Cette édition a permis de découvrir des œuvres quasiment inconnues et des compositeurs peu connus, comme les Concertos pour piano de Viktor Ullmann et de Erich Wolkfgang Korngold, les Charmes de Federico Mompou, Les souffrances de la Reine de France de Jan Ladislav Dussek, ou bien encore les Sonates de Charles Tomlinson Griffes et de Leoš Janáček, et la Sonate de guerre d'Olivier Greif… Encore plus éclectique qu'auparavant, le festival a offert à plus de 15 500 auditeurs présents sur 11 lieux (dont Louvre Lens, Archives départementales et Musée Matisse, Villa Marguerite Yourcenar) non seulement de la musique classique mais aussi du jazz, de l'électro, des vidéos et ciné-concerts, un opéra, des musiques pour big band et autres genres.

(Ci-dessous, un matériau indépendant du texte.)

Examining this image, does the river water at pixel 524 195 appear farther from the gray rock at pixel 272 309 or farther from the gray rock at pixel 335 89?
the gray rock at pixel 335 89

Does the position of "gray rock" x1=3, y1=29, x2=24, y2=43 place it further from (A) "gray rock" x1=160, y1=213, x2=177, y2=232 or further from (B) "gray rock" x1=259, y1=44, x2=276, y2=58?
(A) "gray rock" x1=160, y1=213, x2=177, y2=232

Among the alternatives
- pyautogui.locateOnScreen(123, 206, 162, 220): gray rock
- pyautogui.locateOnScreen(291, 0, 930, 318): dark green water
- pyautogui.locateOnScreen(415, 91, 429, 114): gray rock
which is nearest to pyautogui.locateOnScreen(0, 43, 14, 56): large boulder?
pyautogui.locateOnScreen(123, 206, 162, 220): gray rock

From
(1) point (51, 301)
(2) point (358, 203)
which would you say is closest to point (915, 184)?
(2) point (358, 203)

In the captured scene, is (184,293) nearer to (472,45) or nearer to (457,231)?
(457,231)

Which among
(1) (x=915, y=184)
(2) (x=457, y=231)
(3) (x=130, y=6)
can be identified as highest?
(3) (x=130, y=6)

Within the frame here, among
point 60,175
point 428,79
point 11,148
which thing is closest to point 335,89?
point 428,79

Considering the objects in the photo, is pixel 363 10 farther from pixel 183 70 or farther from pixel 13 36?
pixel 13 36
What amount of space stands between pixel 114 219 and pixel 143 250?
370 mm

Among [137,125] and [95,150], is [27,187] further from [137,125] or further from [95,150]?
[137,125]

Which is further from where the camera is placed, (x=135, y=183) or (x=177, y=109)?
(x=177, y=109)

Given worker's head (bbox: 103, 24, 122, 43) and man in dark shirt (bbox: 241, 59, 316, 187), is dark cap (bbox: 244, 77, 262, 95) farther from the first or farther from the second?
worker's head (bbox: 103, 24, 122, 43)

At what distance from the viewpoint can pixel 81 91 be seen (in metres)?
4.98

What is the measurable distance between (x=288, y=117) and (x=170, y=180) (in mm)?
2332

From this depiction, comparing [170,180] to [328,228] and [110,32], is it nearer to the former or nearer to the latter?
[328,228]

De ce programme thématique du festival se dégage d'intéressants parallèles, ce qui donne une occasion de comparer différents styles et approches. C'est le cas de trois récitals, d'Adam Laloum (14 juin à 15 heures au Théâtre du Nord), de Michel Béroff (15 juin à midi au même Théâtre) et de Wilhem Latchoumia (15 juin à 15 heures 30 à la Salle Québec du Nouveau Siècle).
Les deux premiers artistes ont joué Le tombeau de Couperin de Ravel, le premier portant une attention à chaque détail, avec un grand respect de la partition, privilégiant la clarté du discours et la rigueur à la fluidité sonore. Son interprétation – succession de six morceaux – est marquée par une grande pureté, aidée par une belle sonorité limpide dont il a toujours fait preuve, notamment dans son répertoire germanique. La même œuvre, sous les doigts de Michel Béroff, devient telle une rivière, les six pièces comme des moments différents d'un seul cours d'eau. Si les Six épigraphes antiques de Debussy semblent être pour Beroff un moyen d'expression intime, Wilhem Latchoumia a un regard probablement plus objectif : il construit un programme, original, avec les six Charmes que Mompou a composés comme pendants des Epigraphes de Debussy. Un jeu de miroir donc, d'autant que les uns sont aussi poétiques et lyriques que les autres. Il joue en bis « Poupée de Biscuit » de Villa-Lobos, extrait d'un recueil A Prolé do bébé, qu'il a écrit à la mort de Debussy selon l'explication du pianiste. Entre Debussy et Mompou, Cinéma, (entracte symphonique de Relâche) de Satie reflète toutes les tendances musicales de manière décousue, comme un autre miroir, un kaléidoscope, qui renvoie différentes images.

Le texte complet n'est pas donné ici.